An organization that supported last summer’s Southern Baptist Convention resolution calling on churches to investigate homosexual influences in public schools on Thursday announced a “family-to-family” initiative to increase the number of children educated at home by 1 million over the next five to seven years.
Exodus Mandate, a national organization that supports home-schooling and church-based Christian schools as an alternative to public education, launched the “Home-schooling Family-to-Family” program to enlist experienced home-schoolers to mentor families they know to give it a try.
While most home-schoolers already have conversations with friends, neighbors and relatives who are interested in home-schooling but are afraid to start, the initiative calls on those parents to become more intentional in outreach efforts, thereby strengthening state and local home-school organizations.
“Home-schooling Family-to-Family asks experienced home-schoolers to become more evangelical by transforming home-schooling conversations across the kitchen table with friends, neighbors, and relatives into a positive home-schooling outreach,” said E. Ray Moore Jr., a retired Air Force chaplain and executive director of Exodus Mandate, based in Columbia, S.C.
The program urges mentors to guide new families through curriculum decisions, introduce them to support groups and the social side of home-schooling, provide regular encouragement and counsel and pray for them, according to a press release.
Along with Web site materials and an e-newsletter, the program will make available DVDs, CDs, articles and brochures designed to help mentors bring families to an “informed decision about whether to home-school.”
Exodus Mandate supported an SBC resolution passed in June highlighting efforts by “homosexual activists” to “promote the acceptance among schoolchildren of homosexuality as a morally legitimate lifestyle.”
It urged parents and churches to “to exercise their rights to investigate diligently the curricula, textbooks and programs in our community schools and to demand discontinuation of offensive material and programs” and called on Christian parents to “fully embrace their responsibility to make prayerful and informed decisions regarding where and how they educate their children, whether they choose public, private or home schooling.”
While the convention opposed a call a year earlier for a mass exodus from public schools, at least one denominational leader said he believes “momentum is clearly on the side” of the movement toward private Christian education.
“I believe that now is the time for responsible Southern Baptists to develop an exit strategy from the public schools,” Al Mohler, president of Southern Baptist Theological Seminary, wrote in June. “This strategy would affirm the basic and ultimate responsibility of Christian parents to take charge of the education of their own children. The strategy would also affirm the responsibility of churches to equip parents, support families and offer alternatives.”
“At the same time,” Mohler said, “this strategy must acknowledge that Southern Baptist churches, families and parents do not yet see the same realities, the same threats and the same challenges in every context. Sadly, this is almost certainly just a matter of time.”

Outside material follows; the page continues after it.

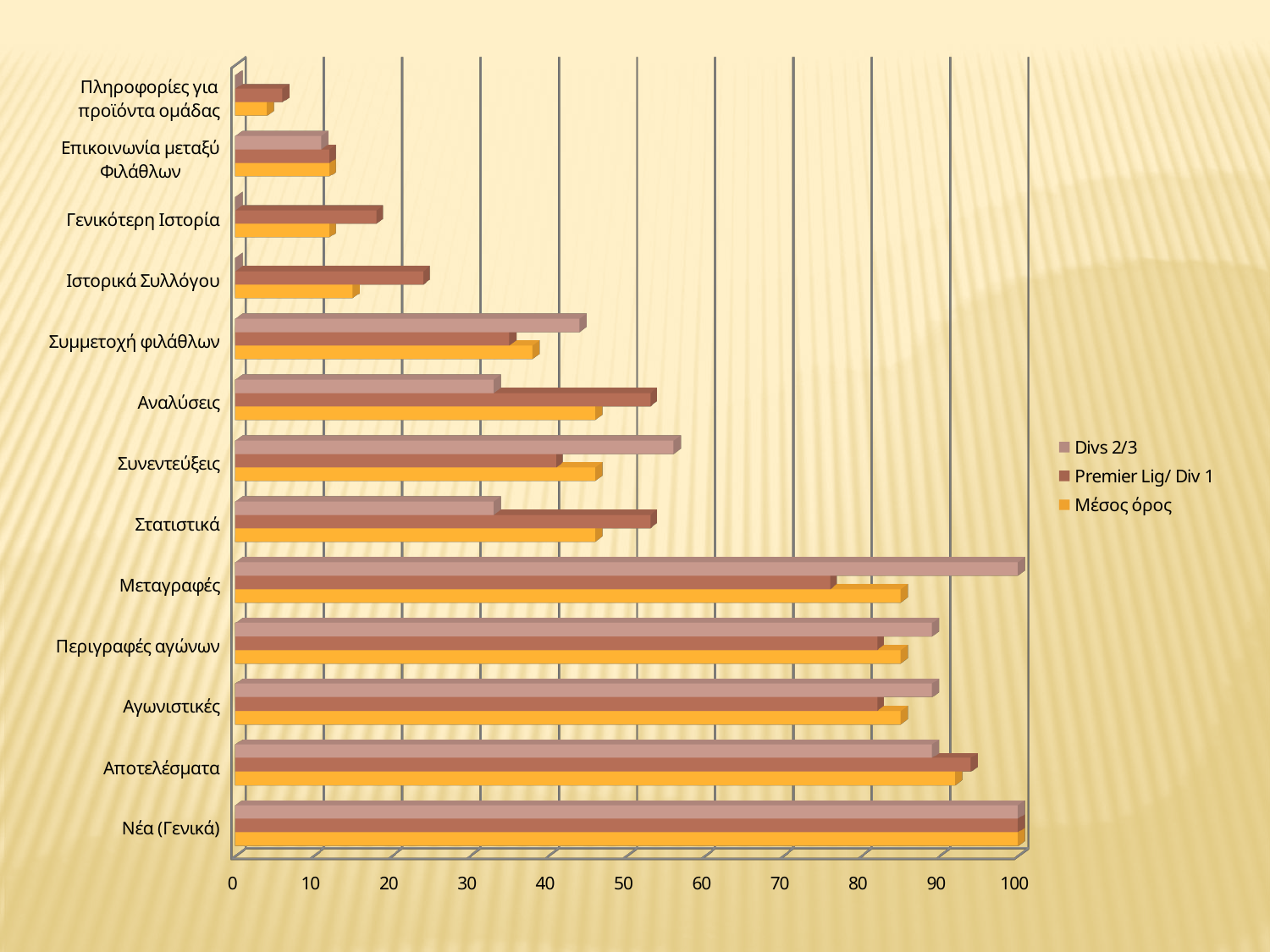
Which category has the lowest Μέσος όρος value? Πληροφορίες για προϊόντα ομάδας How many series does the legend list? 3 What kind of chart is shown on the slide? bar chart For Αναλύσεις, which series has the larger value: Divs 2/3 or Premier Lig/ Div 1? Premier Lig/ Div 1 Is the Divs 2/3 value for Συνεντεύξεις greater or less than 50? greater What is the Divs 2/3 value for Νέα (Γενικά)? 100 Is the Premier Lig/ Div 1 value for Μεταγραφές greater or less than 80? less What is the Divs 2/3 value for Μεταγραφές? 100 How many categories are plotted on the chart? 13 What are the three series named in the legend? Divs 2/3, Premier Lig/ Div 1, Μέσος όρος For Μεταγραφές, which series has the larger value: Divs 2/3 or Premier Lig/ Div 1? Divs 2/3 Is the Premier Lig/ Div 1 value for Ιστορικά Συλλόγου greater or less than 20? greater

Elizabeth Watkins, founder and director of the Southern Baptist Convention Home Education Association, endorsed the Home-schooling Family-to-Family initiative, citing implications not only for education but also for evangelism and church growth.

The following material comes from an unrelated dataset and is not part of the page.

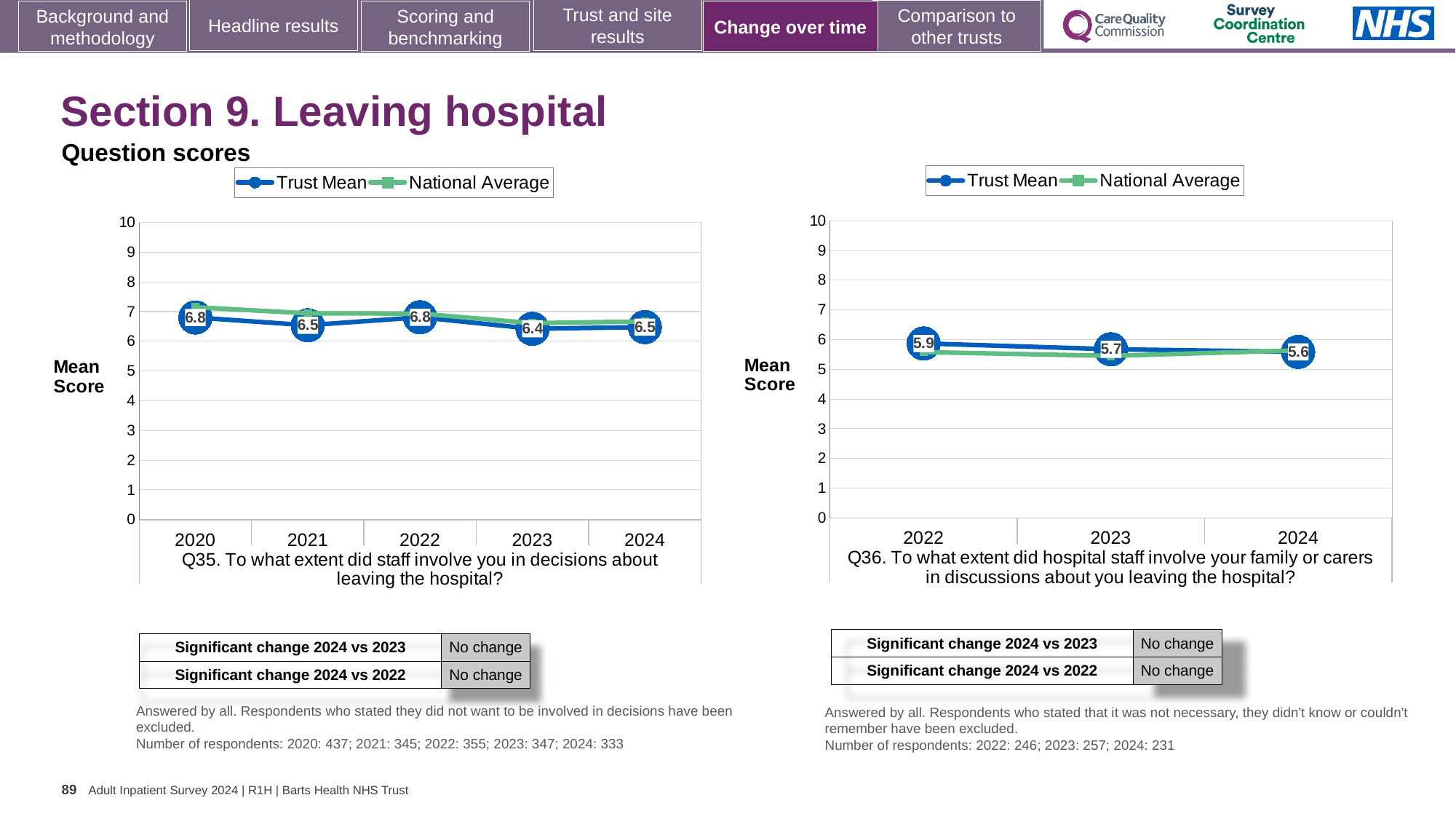
How many years are shown on the x axis of the Q36 chart on the right? 3 In the Q35 chart on the left, what is the Trust Mean score for 2020? 6.8 In the Q36 chart on the right, what is the difference between the Trust Mean scores for 2022 and 2024? 0.3 In the Q36 chart on the right, what is the Trust Mean score for 2024? 5.6 In the Q36 chart on the right, which year has the highest Trust Mean score? 2022 How many series does the legend of the Q35 chart on the left list? 2 In the Q35 chart on the left, is the Trust Mean score higher in 2020 or in 2021? 2020 In the Q35 chart on the left, what is the Trust Mean score for 2023? 6.4 In the Q35 chart on the left, what is the difference between the Trust Mean scores for 2022 and 2023? 0.4 In the Q35 chart on the left, which year has the lowest Trust Mean score? 2023 In the Q35 chart on the left, is the National Average value for 2024 greater or less than 7? less In the Q36 chart on the right, what is the Trust Mean score for 2022? 5.9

“Families with children are a huge mission field,” Watkins said. “HFTF is a wonderful opportunity for evangelism and Christian character development as well as home-school mentoring.”

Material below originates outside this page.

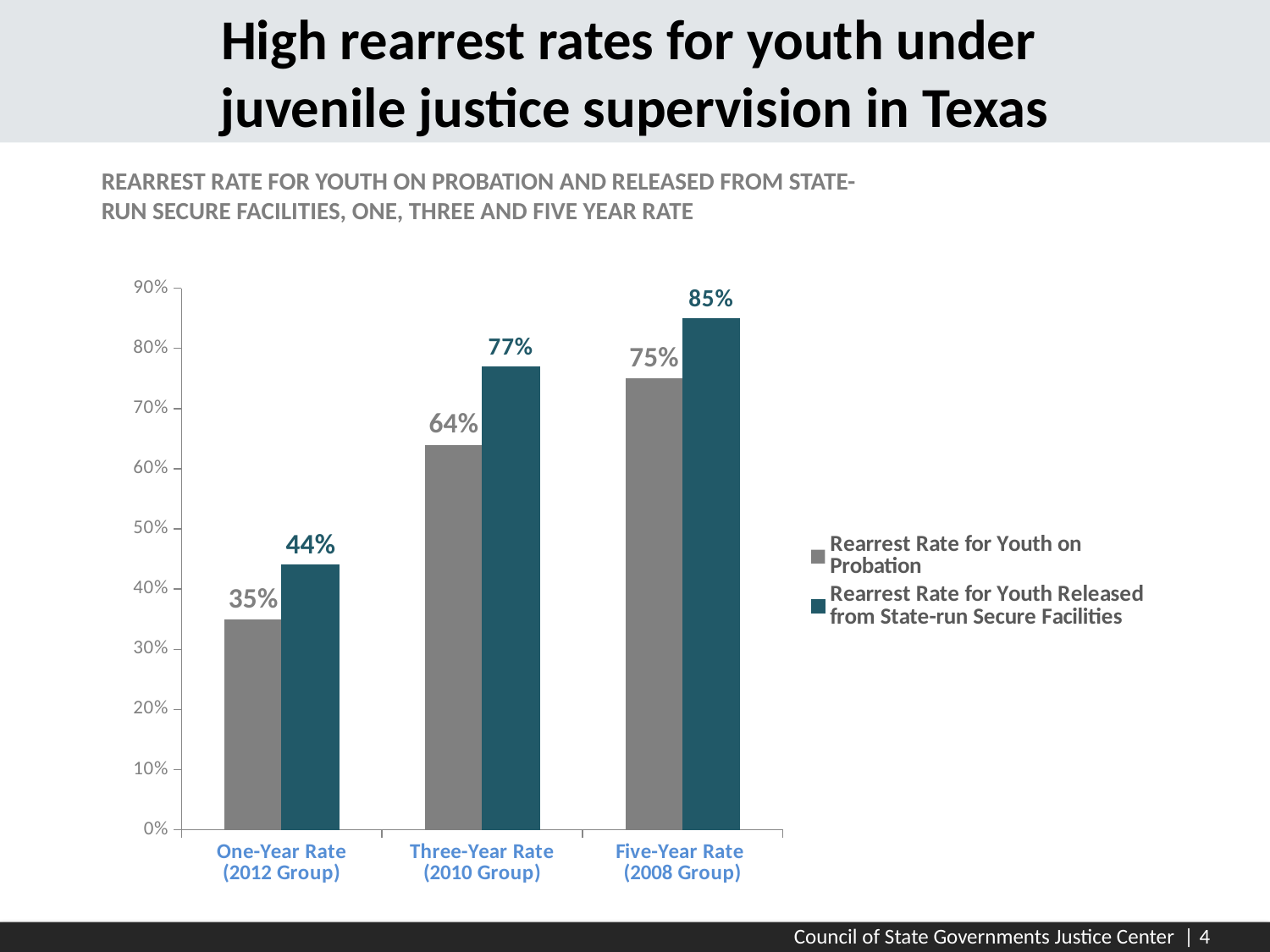
What kind of chart is shown on the slide? Bar chart How many categories are shown on the x axis? 3 What is the rearrest rate for youth released from state-run secure facilities at the Five-Year Rate (2008 Group)? 85% At the Five-Year Rate (2008 Group), which is larger: the rearrest rate for youth on probation or for youth released from state-run secure facilities? Rearrest Rate for Youth Released from State-run Secure Facilities Which category has the highest rearrest rate for youth released from state-run secure facilities? Five-Year Rate (2008 Group) What is the difference between the rearrest rate for youth released from state-run secure facilities and youth on probation at the Three-Year Rate (2010 Group)? 13% Do the rearrest rates for youth on probation rise or fall from the One-Year Rate to the Five-Year Rate? Rise What is the rearrest rate for youth on probation at the One-Year Rate (2012 Group)? 35% What is the rearrest rate for youth on probation at the Three-Year Rate (2010 Group)? 64% What colour are the bars for the rearrest rate for youth on probation? Gray How many series does the legend list? 2 Which category has the lowest rearrest rate for youth on probation? One-Year Rate (2012 Group)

Bruce Shortt, a Houston attorney and co-sponsor of the SBC resolution, agreed.
“Unlike the gimmicks that often pass for Christian evangelism today, Christian home-schooling is true revival, and HFTF is the perfect opportunity for Christian home-schoolers to become more evangelical,” said Shortt, author of The Harsh Truth About Public Schools and Texas coordinator of Exodus Mandate.
Earlier Exodus Mandate pledged support for a commitment by an on-line home-schooling academy offering $1.2 million in curriculum and 10 scholarships for relief to victims of Hurricane Katrina and low-income families.
“We know that many home-schooling families had their curricula destroyed by the storm,” Beth Te Grotenhuis, CEO of Alpha Omega Publishers, said in a statement. “With all of the worries those families must have, we want to make sure that replacing their curricula isn’t one of them.”
“We also hope that families displaced by the storm who have been considering home-schooling will take advantage of our offer of free Switched-On Schoolhouse to get started,” she added. “Alpha Omega has long been committed to serving the home-school community, and we are grateful that we have the ability to extend the hand of Christian brotherhood to families in need.”
Bob Allen is managing editor of EthicsDaily.com.